Table of Contents
Executive summary
The Philippine Senate has passed Senate Bill No. 2868 (Anti-POGO Act of 2025) on third and final reading, institutionalizing the permanent ban on offshore gaming (POGOs). The measure follows the government’s directive to close offshore operations by December 31, 2024, and responds to crime, consumer-protection, and reputation risks tied to the sector. In parallel, PAGCOR continues to license and expand domestic land-based casinos and a growing e-games ecosystem. For resorts, the map shrinks geographically but clarifies legally: double down on licensed domestic play, tourist markets, and e-games cross-sell—and turn compliance into a competitive moat.

1) The headline: What exactly did the Senate back on POGO?
- Status of the bill: On June 9–10, 2025, the Senate approved the Anti-POGO Act of 2025 on final reading (23–0), banning offshore gaming and related facilitation. Companion action advanced in the House, locking the door on POGOs’ return.
- Text & scope: The enrolled text (SBN-2868) declares offshore gaming illegal in the Philippines and provides penalties for enabling activities—codifying a ban that the Executive had already ordered for end-2024.
- Why now: Lawmakers and enforcement agencies cited criminality (trafficking, fraud) and reputational damage from illegal hubs that persisted after the pandemic.
Implication for resorts: The ban targets offshore operators, not domestic casinos or e-games. Resorts remain fully licensable under PAGCOR—but the enforcement climate is stricter, and branding must avoid any hint of “offshore” positioning.
2) What stays—and what goes—in the post-POGO landscape
Goes (permanently):
- Licensing or facilitating offshore gaming from PH soil, and marketing that implies international online reach.
Stays (and grows):
- Land-based integrated resorts catering to domestic visitors and inbound tourists (Korea, Japan, ASEAN), with record industry revenues in 2024 and a bullish 2025 outlook driven by e-gaming and resort demand.
- Domestic e-games (e-casino/e-bingo/online platforms for PH players), supervised by PAGCOR’s Electronic Gaming Licensing Department (EGLD), including new lists of accredited administrators and URLs.
Guardrails getting tighter:
- Public warnings from PAGCOR against fake offshore licenses and misuse of the agency logo—operators must educate guests on how to verify legitimate PH-licensed sites.
3) Revenue reality check: Are resorts structurally exposed on POGO?
Short answer: less than headlines suggest.
- Even before the statutory ban, gross gaming revenue (GGR) hit all-time highs in 2024—powered by integrated resorts and a domestic e-games surge, not by offshore fees. PAGCOR forecast further double-digit growth in 2025, with e-gaming offsetting offshore losses.
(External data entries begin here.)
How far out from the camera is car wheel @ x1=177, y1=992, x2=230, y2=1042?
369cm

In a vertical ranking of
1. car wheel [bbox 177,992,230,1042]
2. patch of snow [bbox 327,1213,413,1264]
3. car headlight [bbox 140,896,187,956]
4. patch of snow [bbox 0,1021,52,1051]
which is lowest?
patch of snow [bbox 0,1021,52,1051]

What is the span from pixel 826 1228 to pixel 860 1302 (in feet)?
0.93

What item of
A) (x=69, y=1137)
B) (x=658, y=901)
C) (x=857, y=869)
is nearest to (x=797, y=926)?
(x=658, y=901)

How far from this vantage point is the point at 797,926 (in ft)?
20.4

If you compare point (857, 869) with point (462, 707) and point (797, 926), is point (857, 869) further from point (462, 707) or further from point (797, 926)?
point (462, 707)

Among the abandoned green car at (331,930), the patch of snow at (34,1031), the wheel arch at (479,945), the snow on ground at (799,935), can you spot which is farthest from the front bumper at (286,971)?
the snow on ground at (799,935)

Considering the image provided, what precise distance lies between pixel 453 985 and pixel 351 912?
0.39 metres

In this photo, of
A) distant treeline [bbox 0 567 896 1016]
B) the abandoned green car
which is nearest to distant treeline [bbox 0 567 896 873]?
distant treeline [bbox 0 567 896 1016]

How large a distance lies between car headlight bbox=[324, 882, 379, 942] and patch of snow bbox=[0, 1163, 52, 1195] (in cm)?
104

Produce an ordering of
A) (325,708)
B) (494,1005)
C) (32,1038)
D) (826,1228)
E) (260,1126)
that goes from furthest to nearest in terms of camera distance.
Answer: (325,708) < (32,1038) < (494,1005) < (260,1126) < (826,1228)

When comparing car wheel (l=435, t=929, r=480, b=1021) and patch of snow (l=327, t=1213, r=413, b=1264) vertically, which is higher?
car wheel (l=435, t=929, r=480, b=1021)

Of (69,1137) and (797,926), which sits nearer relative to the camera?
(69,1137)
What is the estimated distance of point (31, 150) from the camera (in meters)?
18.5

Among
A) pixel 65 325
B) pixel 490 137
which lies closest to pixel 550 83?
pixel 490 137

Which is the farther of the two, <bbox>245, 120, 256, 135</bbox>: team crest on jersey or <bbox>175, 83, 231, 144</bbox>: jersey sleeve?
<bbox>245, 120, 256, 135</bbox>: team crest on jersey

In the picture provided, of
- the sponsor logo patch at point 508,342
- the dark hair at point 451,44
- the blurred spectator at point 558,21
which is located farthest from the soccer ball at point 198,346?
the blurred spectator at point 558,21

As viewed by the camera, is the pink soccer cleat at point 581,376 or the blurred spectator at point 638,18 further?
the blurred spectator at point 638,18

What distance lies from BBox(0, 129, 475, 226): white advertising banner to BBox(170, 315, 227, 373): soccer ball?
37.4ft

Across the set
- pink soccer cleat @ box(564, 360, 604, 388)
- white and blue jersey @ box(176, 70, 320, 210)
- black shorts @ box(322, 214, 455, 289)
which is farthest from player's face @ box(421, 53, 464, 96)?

- Resorts’ core drivers—mass tables, slots, hotel ADR, F&B, MICE, and tourism—remain intact. The opportunity is to re-price domestic value and capture tourists while accelerating online-to-on-property conversion using PAGCOR-compliant channels.
Investor takeaway: The counterintuitive effect of the ban may be multiple expansion for top resorts if they lean into “clean” growth stories: transparent compliance, e-games funnels, and destination branding independent of offshore ambiguity.
4) Compliance is now part of the product—use it to win
Your most powerful post-POGO USP isn’t a chandelier. It’s trust.
- Visible verification: Publish license details, link to PAGCOR lists, and adopt plain-language pages explaining what “PH-only” means for players. This is no longer legalese; it’s marketing.
- Payments discipline: Reinforce KYC/AML on deposit/withdrawal flows, align with BSP guidance that banks/e-wallets require proof of PAGCOR licensing, and instrument real-time alerts for suspicious flows.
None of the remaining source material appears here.